- Work required -
Copy the material below word for word, leaving out the pictures.

- Data supplied -

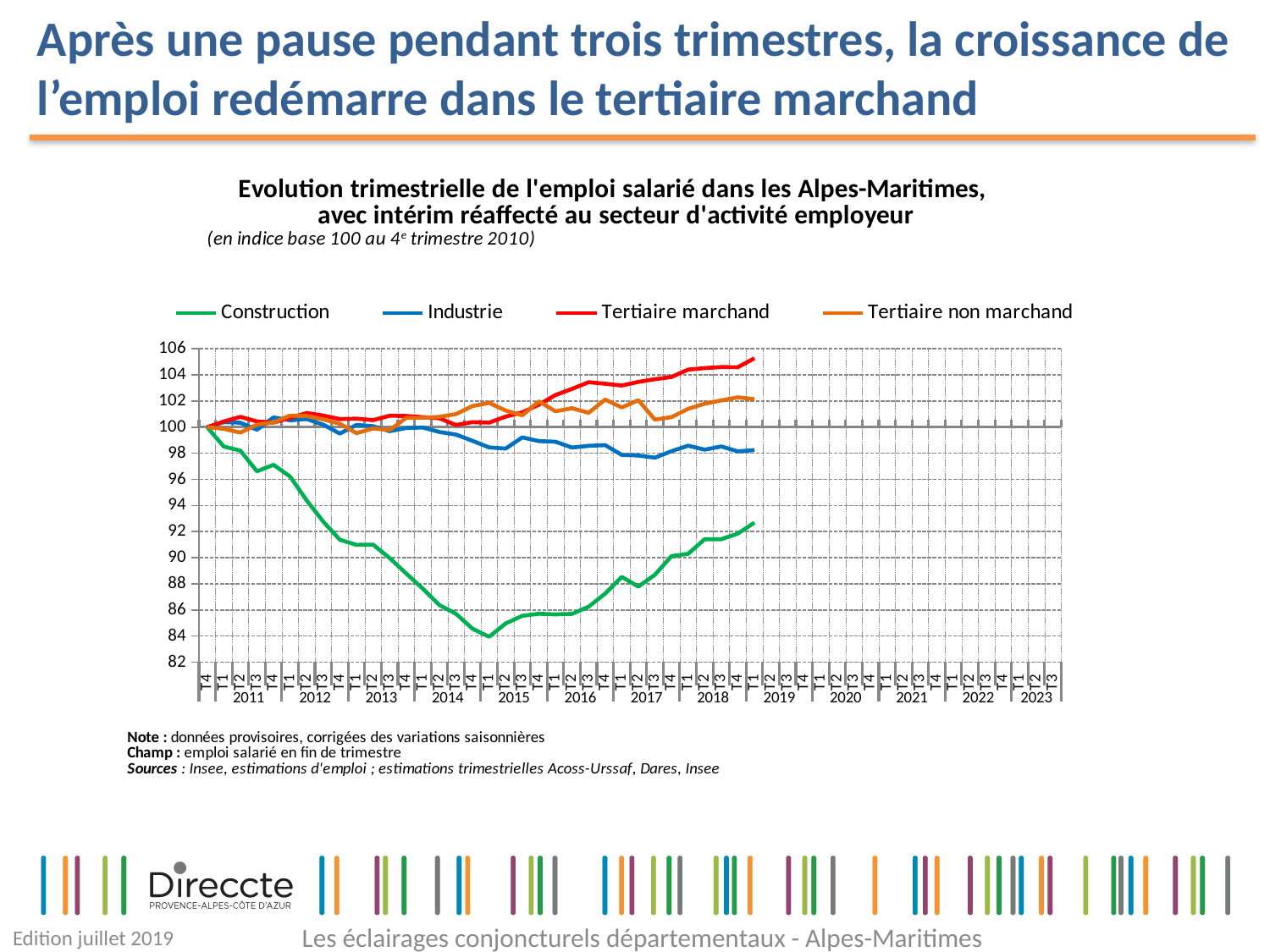
Is the value for Construction at T1 2015 greater or less than 86? less Does the Construction series rise or fall between 2011 and T1 2015? Fall How many series does the legend list? 4 Which series has the lowest value at T1 2019? Construction What is the index value of all series at T4 2010, the base quarter? 100 Which series has the highest value at T1 2019? Tertiaire marchand Is the value for Construction at T1 2019 greater or less than 90? greater Which colour is used for the Construction series? Green Is the value for Tertiaire marchand at T1 2019 greater or less than 104? greater What kind of chart is shown on the slide? Line chart What is the title of the chart? Evolution trimestrielle de l'emploi salarié dans les Alpes-Maritimes, avec intérim réaffecté au secteur d'activité employeur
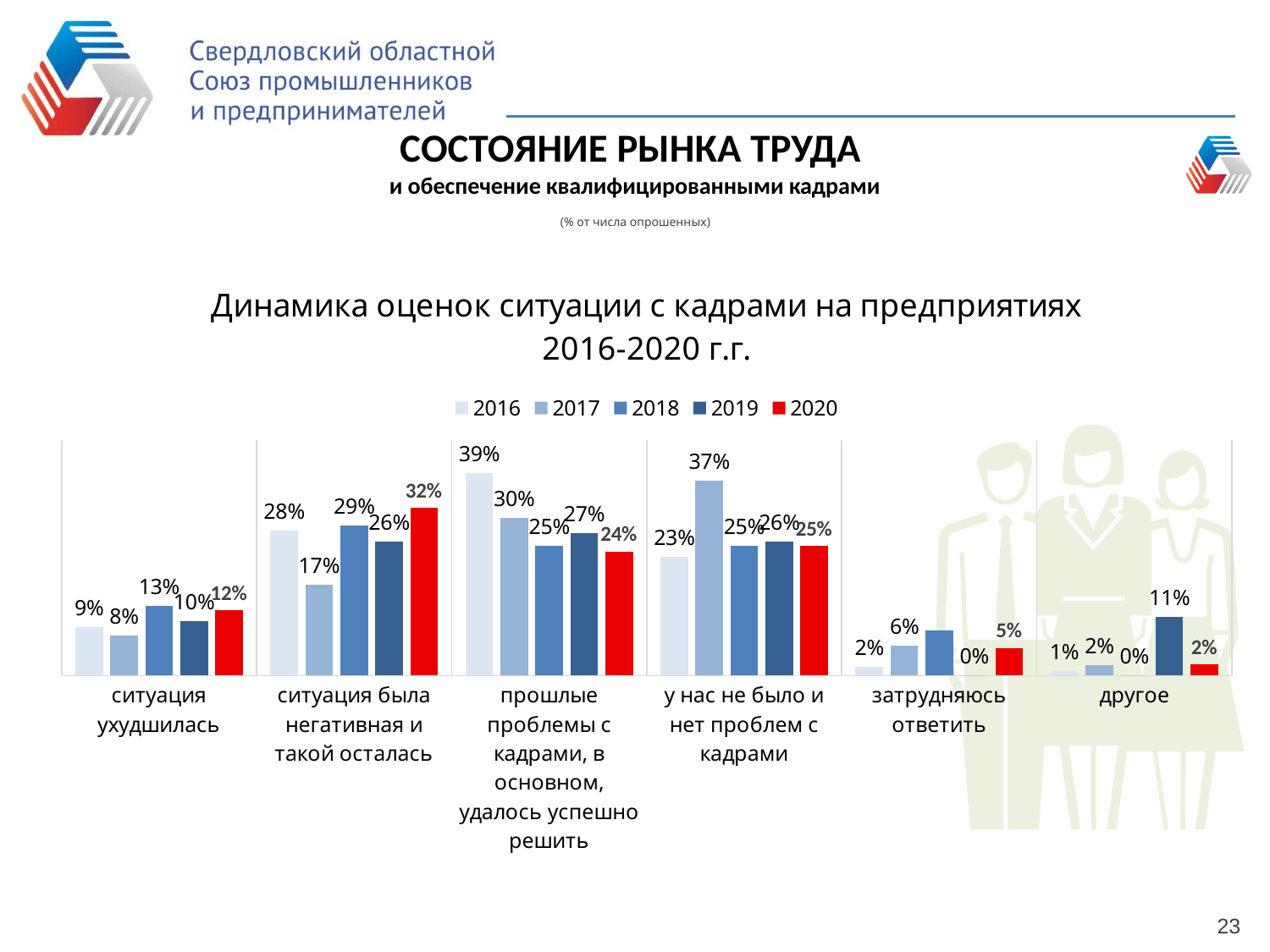
What is the value for 2019 in the category 'другое'? 11% What is the value for 2020 in the category 'ситуация была негативная и такой осталась'? 32% Which year has the highest value in the category 'ситуация ухудшилась'? 2018 What kind of chart is shown on the slide? bar chart Which series is shown in red in the legend? 2020 What is the value for 2016 in the category 'прошлые проблемы с кадрами, в основном, удалось успешно решить'? 39% How many series does the legend list? 5 Which year has the lowest value in the category 'ситуация была негативная и такой осталась'? 2017 Which is larger in the category 'другое': the value for 2019 or the value for 2020? 2019 How many categories are shown on the x axis? 6 What is the difference between the 2016 and 2020 values in the category 'прошлые проблемы с кадрами, в основном, удалось успешно решить'? 15% What is the value for 2017 in the category 'у нас не было и нет проблем с кадрами'? 37%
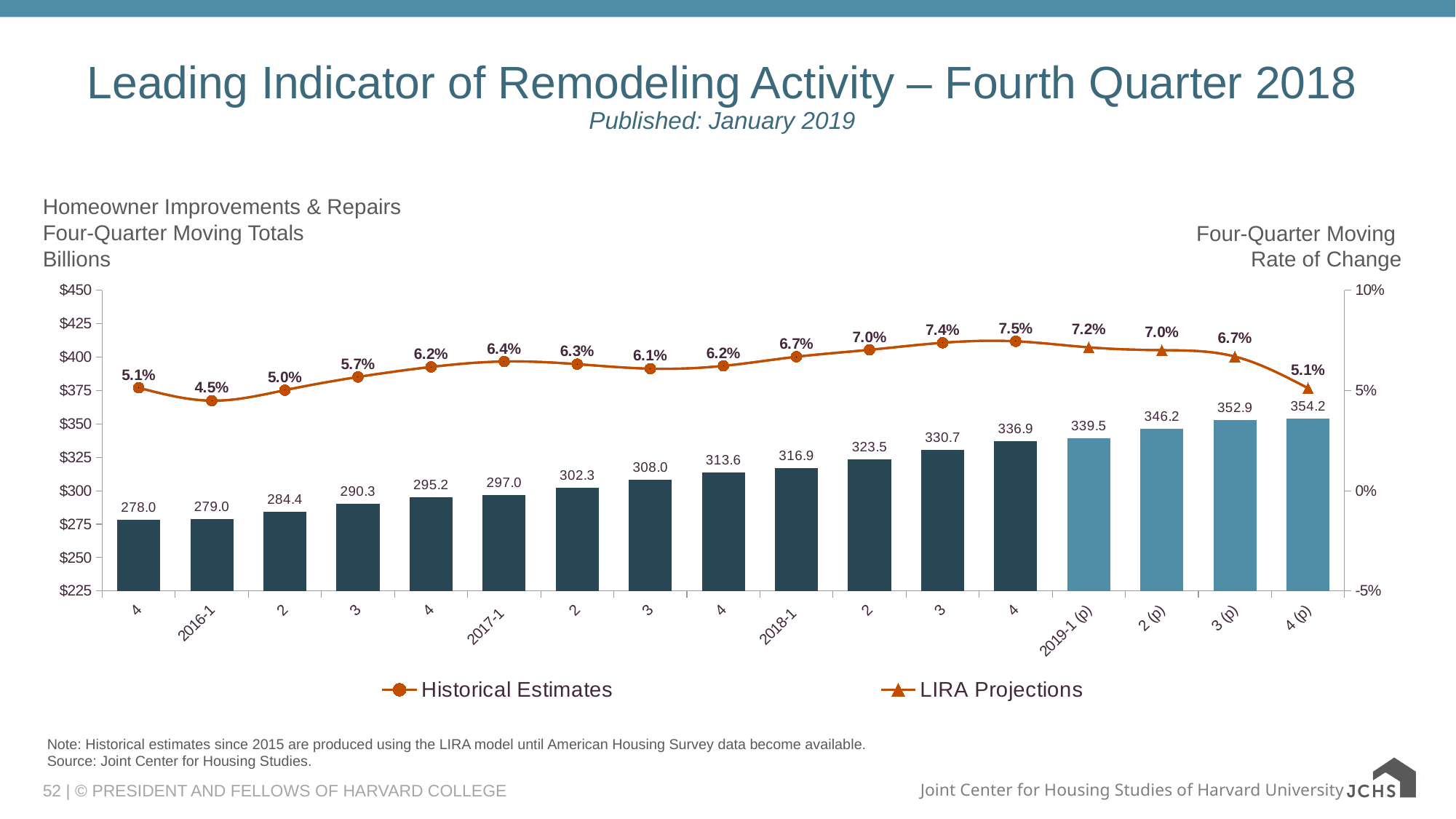
How many series does the legend list? 2 What kind of chart is shown on the slide? Combination bar and line chart Which quarter has the lowest four-quarter moving rate of change on the line? 2016-1 (4.5%) What is the projected four-quarter moving total for 3 (p) in 2019? 352.9 What four-quarter moving rate of change is labeled for 2017-1? 6.4% How many bars (quarters) are plotted on the chart? 17 What are the two legend entries on the chart? Historical Estimates and LIRA Projections Do the four-quarter moving total bars rise or fall from left to right across the chart? Rise Which has the higher rate of change: quarter 2 of 2017 or quarter 2 of 2018? Quarter 2 of 2018 (7.0%) What is the four-quarter moving total (in billions) shown for 2018-1? 316.9 Which quarter has the highest four-quarter moving rate of change on the line? 2018 quarter 4 (7.5%) What is the difference between the last bar, 4 (p) of 2019, and the first bar, quarter 4 of 2015, in billions? 76.2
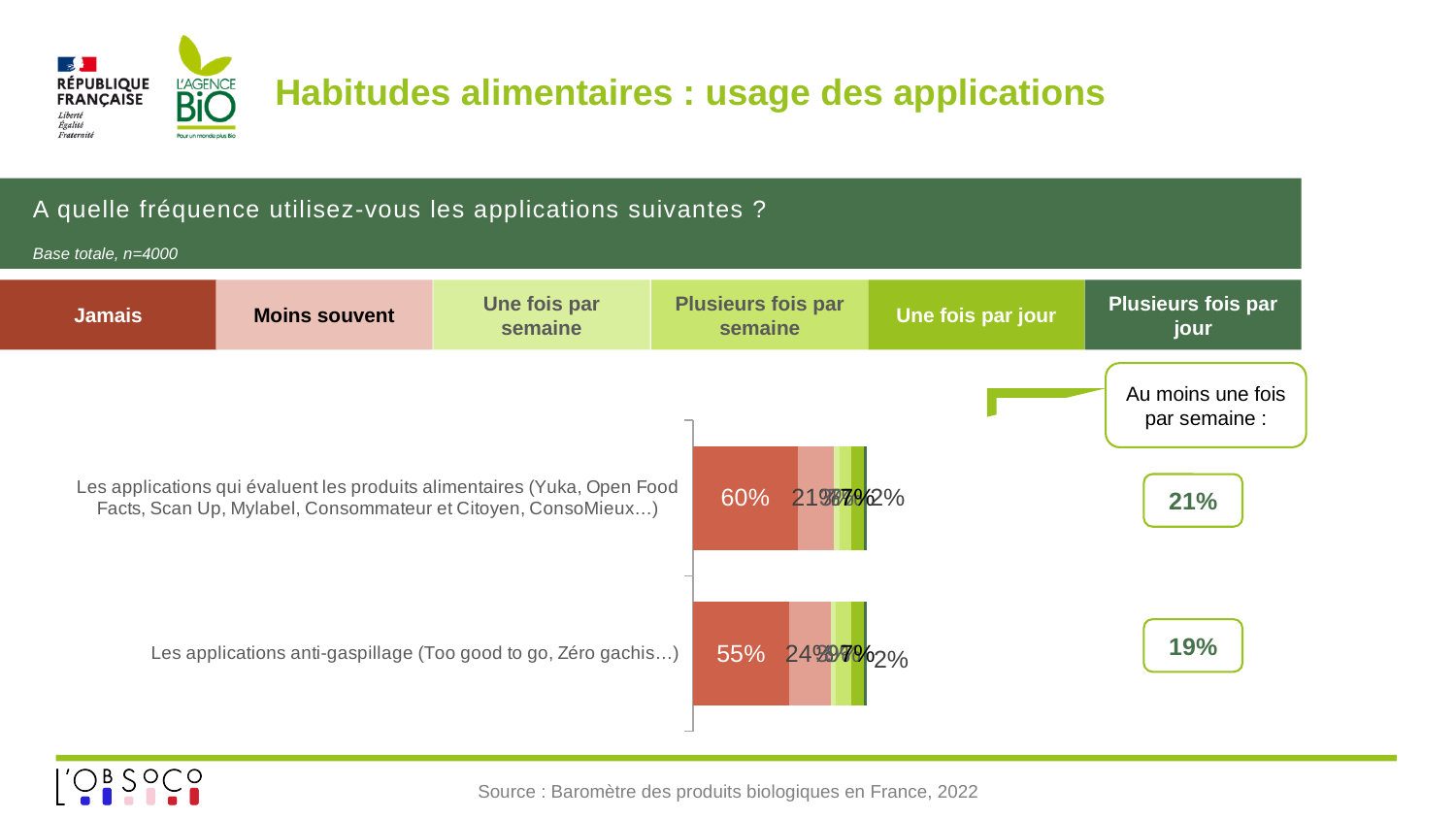
What is the 'Moins souvent' value for 'Les applications qui évaluent les produits alimentaires'? 21% What kind of chart is shown on the slide? stacked bar chart What is the 'Jamais' value for 'Les applications anti-gaspillage (Too good to go, Zéro gachis…)'? 55% What is the 'Jamais' value for 'Les applications qui évaluent les produits alimentaires (Yuka, Open Food Facts, Scan Up, Mylabel, Consommateur et Citoyen, ConsoMieux…)'? 60% Which legend entry is shown in the darkest red colour? Jamais How many series does the legend list? 6 What is the 'Au moins une fois par semaine' share for 'Les applications qui évaluent les produits alimentaires'? 21% Which category has the higher 'Jamais' value? Les applications qui évaluent les produits alimentaires What is the 'Moins souvent' value for 'Les applications anti-gaspillage'? 24% What is the 'Au moins une fois par semaine' share for 'Les applications anti-gaspillage'? 19% What is the difference between the 'Jamais' values of the two categories? 5% How many categories (rows) are plotted in the chart? 2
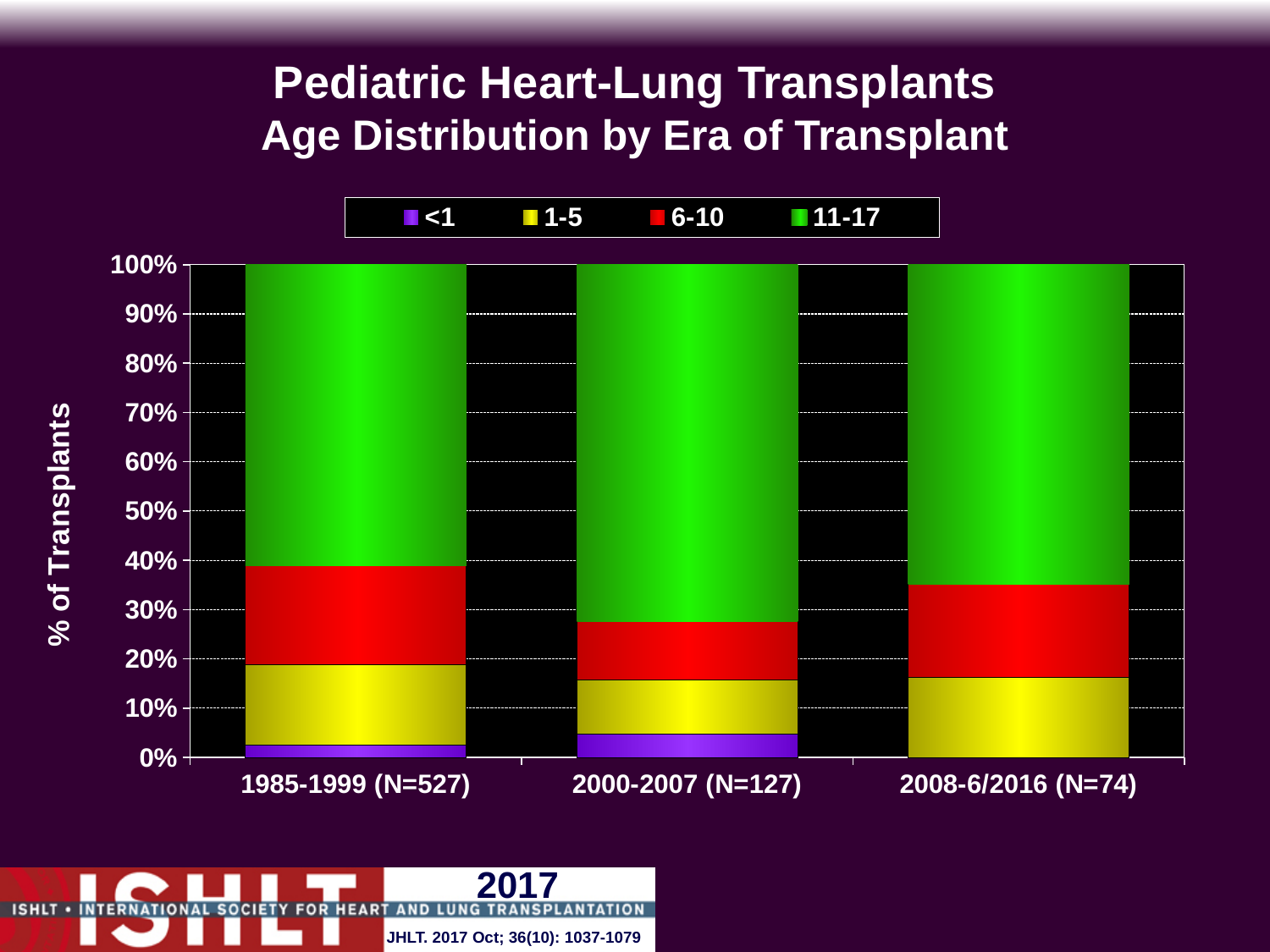
What is the N for the 2000-2007 era? 127 Which era has the smallest share of transplants in the <1 age group? 2008-6/2016 (N=74) How many transplant eras are shown on the x axis? 3 What is the N for the 1985-1999 era? 527 What kind of chart is shown on the slide? Stacked bar chart Is the share of the 11-17 age group in the 2000-2007 era greater or less than 60%? greater How many age groups does the legend list? 4 Is the share of the <1 age group larger in the 1985-1999 era or the 2000-2007 era? 2000-2007 Which age group is shown in green in the legend? 11-17 What is the title of the chart? Pediatric Heart-Lung Transplants Age Distribution by Era of Transplant Is the share of the 6-10 age group in the 1985-1999 era greater or less than 30%? less Which era has the largest share of transplants in the 11-17 age group? 2000-2007 (N=127)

- Answer to the exercise -
Is the value for Construction at T1 2015 greater or less than 86? less Does the Construction series rise or fall between 2011 and T1 2015? Fall How many series does the legend list? 4 Which series has the lowest value at T1 2019? Construction What is the index value of all series at T4 2010, the base quarter? 100 Which series has the highest value at T1 2019? Tertiaire marchand Is the value for Construction at T1 2019 greater or less than 90? greater Which colour is used for the Construction series? Green Is the value for Tertiaire marchand at T1 2019 greater or less than 104? greater What kind of chart is shown on the slide? Line chart What is the title of the chart? Evolution trimestrielle de l'emploi salarié dans les Alpes-Maritimes, avec intérim réaffecté au secteur d'activité employeur
What is the value for 2019 in the category 'другое'? 11% What is the value for 2020 in the category 'ситуация была негативная и такой осталась'? 32% Which year has the highest value in the category 'ситуация ухудшилась'? 2018 What kind of chart is shown on the slide? bar chart Which series is shown in red in the legend? 2020 What is the value for 2016 in the category 'прошлые проблемы с кадрами, в основном, удалось успешно решить'? 39% How many series does the legend list? 5 Which year has the lowest value in the category 'ситуация была негативная и такой осталась'? 2017 Which is larger in the category 'другое': the value for 2019 or the value for 2020? 2019 How many categories are shown on the x axis? 6 What is the difference between the 2016 and 2020 values in the category 'прошлые проблемы с кадрами, в основном, удалось успешно решить'? 15% What is the value for 2017 in the category 'у нас не было и нет проблем с кадрами'? 37%
How many series does the legend list? 2 What kind of chart is shown on the slide? Combination bar and line chart Which quarter has the lowest four-quarter moving rate of change on the line? 2016-1 (4.5%) What is the projected four-quarter moving total for 3 (p) in 2019? 352.9 What four-quarter moving rate of change is labeled for 2017-1? 6.4% How many bars (quarters) are plotted on the chart? 17 What are the two legend entries on the chart? Historical Estimates and LIRA Projections Do the four-quarter moving total bars rise or fall from left to right across the chart? Rise Which has the higher rate of change: quarter 2 of 2017 or quarter 2 of 2018? Quarter 2 of 2018 (7.0%) What is the four-quarter moving total (in billions) shown for 2018-1? 316.9 Which quarter has the highest four-quarter moving rate of change on the line? 2018 quarter 4 (7.5%) What is the difference between the last bar, 4 (p) of 2019, and the first bar, quarter 4 of 2015, in billions? 76.2
What is the 'Moins souvent' value for 'Les applications qui évaluent les produits alimentaires'? 21% What kind of chart is shown on the slide? stacked bar chart What is the 'Jamais' value for 'Les applications anti-gaspillage (Too good to go, Zéro gachis…)'? 55% What is the 'Jamais' value for 'Les applications qui évaluent les produits alimentaires (Yuka, Open Food Facts, Scan Up, Mylabel, Consommateur et Citoyen, ConsoMieux…)'? 60% Which legend entry is shown in the darkest red colour? Jamais How many series does the legend list? 6 What is the 'Au moins une fois par semaine' share for 'Les applications qui évaluent les produits alimentaires'? 21% Which category has the higher 'Jamais' value? Les applications qui évaluent les produits alimentaires What is the 'Moins souvent' value for 'Les applications anti-gaspillage'? 24% What is the 'Au moins une fois par semaine' share for 'Les applications anti-gaspillage'? 19% What is the difference between the 'Jamais' values of the two categories? 5% How many categories (rows) are plotted in the chart? 2
What is the N for the 2000-2007 era? 127 Which era has the smallest share of transplants in the <1 age group? 2008-6/2016 (N=74) How many transplant eras are shown on the x axis? 3 What is the N for the 1985-1999 era? 527 What kind of chart is shown on the slide? Stacked bar chart Is the share of the 11-17 age group in the 2000-2007 era greater or less than 60%? greater How many age groups does the legend list? 4 Is the share of the <1 age group larger in the 1985-1999 era or the 2000-2007 era? 2000-2007 Which age group is shown in green in the legend? 11-17 What is the title of the chart? Pediatric Heart-Lung Transplants Age Distribution by Era of Transplant Is the share of the 6-10 age group in the 1985-1999 era greater or less than 30%? less Which era has the largest share of transplants in the 11-17 age group? 2000-2007 (N=127)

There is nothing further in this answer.